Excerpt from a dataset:
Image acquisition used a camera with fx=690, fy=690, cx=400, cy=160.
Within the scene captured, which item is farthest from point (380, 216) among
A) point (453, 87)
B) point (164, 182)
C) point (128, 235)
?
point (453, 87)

--

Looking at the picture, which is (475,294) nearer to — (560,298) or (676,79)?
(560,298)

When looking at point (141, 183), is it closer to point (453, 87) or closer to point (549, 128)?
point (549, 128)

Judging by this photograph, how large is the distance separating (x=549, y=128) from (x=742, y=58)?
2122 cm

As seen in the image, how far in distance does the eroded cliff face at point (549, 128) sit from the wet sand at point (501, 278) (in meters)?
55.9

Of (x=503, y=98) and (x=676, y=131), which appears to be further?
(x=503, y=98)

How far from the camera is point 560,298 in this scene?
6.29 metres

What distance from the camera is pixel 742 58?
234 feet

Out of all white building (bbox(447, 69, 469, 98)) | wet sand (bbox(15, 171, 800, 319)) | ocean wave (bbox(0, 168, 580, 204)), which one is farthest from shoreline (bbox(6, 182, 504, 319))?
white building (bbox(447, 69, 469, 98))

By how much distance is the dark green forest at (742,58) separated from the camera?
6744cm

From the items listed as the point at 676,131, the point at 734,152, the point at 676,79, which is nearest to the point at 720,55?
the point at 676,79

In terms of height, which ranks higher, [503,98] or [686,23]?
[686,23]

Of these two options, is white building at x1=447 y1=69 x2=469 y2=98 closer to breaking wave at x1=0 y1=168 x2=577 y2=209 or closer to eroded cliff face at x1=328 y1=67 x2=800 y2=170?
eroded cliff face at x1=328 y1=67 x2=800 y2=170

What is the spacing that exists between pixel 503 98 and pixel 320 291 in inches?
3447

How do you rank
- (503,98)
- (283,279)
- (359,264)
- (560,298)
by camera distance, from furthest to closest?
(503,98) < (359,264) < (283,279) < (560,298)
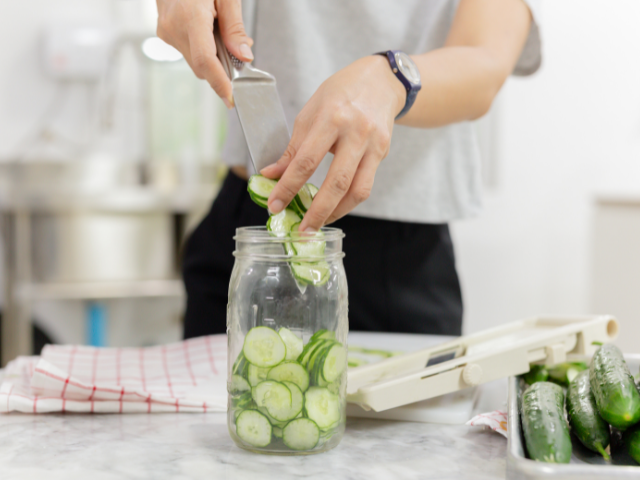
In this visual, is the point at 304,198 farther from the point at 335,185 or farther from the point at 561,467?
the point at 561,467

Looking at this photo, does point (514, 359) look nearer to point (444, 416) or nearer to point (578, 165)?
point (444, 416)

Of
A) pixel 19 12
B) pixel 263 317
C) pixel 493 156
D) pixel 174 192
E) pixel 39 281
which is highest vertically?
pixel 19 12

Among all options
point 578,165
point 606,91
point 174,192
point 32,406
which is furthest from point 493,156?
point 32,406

INSTRUCTION:
Copy out the lines of the data above, starting with the line containing "What is the" and ending with the line containing "(503,98) < (359,264) < (283,279) < (560,298)", both included, without changing anything.

SOLUTION BELOW:
What is the spacing that exists between pixel 503 98 and pixel 320 291 in inches?
3447

How do you rank
- (503,98)
- (283,279)
- (359,264)
- (560,298)
by camera distance, from furthest to closest?
(503,98) < (359,264) < (283,279) < (560,298)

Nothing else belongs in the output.